With its smiling face logo and tempting offer to buy five and get the sixth free, this loyalty card at first appears as innocuous as those offered by any coffee shop or supermarket.

But it is being handed out to wealthy cocaine users in Britain to boost sales and loyalty and reveals just how fierce competition between drug dealers fighting turfs wars for 'market dominance' has become.

Drug campaigners warned that the emergence of such loyalty cards shows how middle-class cocaine users were fuelling violence — including knife and gun crime between gangs — on city streets throughout the country.

The card appears to mimic the imagery associated with the dance and rave music cultures of the 1980's and 1990's, suggesting they are targeting those in their 30's, 40's and even older. And its developers — almost inevitably an organised criminal gang — have adopted well-honed marketing techniques intended to promote brand loyalty and increase use by 'customers'.

The card 'scheme' offers stamps for bulk purchases giving the sixth and then 12th wrap of cocaine free, said the source who handed it to the Daily Telegraph.

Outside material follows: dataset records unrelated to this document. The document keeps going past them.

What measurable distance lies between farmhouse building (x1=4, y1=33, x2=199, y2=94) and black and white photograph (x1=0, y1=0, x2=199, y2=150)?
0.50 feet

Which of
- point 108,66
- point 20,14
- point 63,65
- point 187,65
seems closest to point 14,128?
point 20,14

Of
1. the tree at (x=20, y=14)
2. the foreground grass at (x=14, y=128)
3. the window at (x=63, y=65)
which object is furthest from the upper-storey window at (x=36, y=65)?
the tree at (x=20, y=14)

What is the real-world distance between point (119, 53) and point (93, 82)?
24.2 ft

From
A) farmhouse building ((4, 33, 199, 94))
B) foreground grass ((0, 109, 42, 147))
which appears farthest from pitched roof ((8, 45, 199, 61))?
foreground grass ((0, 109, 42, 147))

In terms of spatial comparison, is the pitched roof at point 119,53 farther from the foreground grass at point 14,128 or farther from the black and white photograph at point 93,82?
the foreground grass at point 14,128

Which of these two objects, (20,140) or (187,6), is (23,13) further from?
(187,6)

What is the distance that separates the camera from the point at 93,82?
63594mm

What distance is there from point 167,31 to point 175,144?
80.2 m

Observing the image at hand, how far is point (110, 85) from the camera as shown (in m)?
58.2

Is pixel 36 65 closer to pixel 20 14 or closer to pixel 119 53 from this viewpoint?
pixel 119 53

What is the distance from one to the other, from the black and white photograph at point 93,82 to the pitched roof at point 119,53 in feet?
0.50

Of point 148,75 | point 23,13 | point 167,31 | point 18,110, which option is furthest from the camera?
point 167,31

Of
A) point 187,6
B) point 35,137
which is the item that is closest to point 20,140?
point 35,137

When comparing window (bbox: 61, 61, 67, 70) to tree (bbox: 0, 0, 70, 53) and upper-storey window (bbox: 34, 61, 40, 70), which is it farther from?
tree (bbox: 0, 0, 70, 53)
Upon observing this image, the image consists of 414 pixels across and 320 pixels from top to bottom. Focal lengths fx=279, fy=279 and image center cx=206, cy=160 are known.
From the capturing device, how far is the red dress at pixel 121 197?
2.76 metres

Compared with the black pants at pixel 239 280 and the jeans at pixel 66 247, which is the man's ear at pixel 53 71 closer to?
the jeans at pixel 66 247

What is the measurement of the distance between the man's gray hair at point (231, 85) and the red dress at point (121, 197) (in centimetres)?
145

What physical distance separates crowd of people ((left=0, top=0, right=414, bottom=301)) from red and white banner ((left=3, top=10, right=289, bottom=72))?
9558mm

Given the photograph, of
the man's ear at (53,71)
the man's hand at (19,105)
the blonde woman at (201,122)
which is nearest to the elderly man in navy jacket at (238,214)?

A wrap of cocaine generally costs between £50 and £80, depending on the quality, the source said, adding that it is understood a network of couriers deliver the drug.

The loyalty card reads: "One freebie for every five stamps you collect!! Love Loyal-T". The smiley face design on the front is evocative of the 1980's acid dance scene.

David Lammy, the Labour MP for Tottenham, said: "People who are buying cocaine on a Friday night in the City or are having drugs delivered to a dinner party or a house party in a wealthy suburb have got to look at themselves in the mirror and make the connection between their drug use and what is happening on the streets to serve their recreational weekend habit.


"Having cocaine delivered to your door is as easy as hailing a taxi or ordering a pizza. There is a lucrative market worth billions of pounds and what this means in communities like mine is that teenagers and school kids, who are almost always black and from deprived backgrounds, are essentially foot soldiers for gangsters much higher up the food chain."

Harry Shapiro, of DrugWise, an online drug information service, said: "The level of competition on the street means they have to offer an incentive to get their customers to stay with the one dealer.

"But this card also shows how there are two very different ends of the drug dealing spectrum. At the one end, there is an offer of a modicum of support to the buyer. But at the other end, they are trying to beat the competition, and that competition results in violence on the streets.

"I suspect it is also linked to the issue surrounding 'county lines' where some dealers have expanded outside big cities like London because the dangers in cities have become so serious."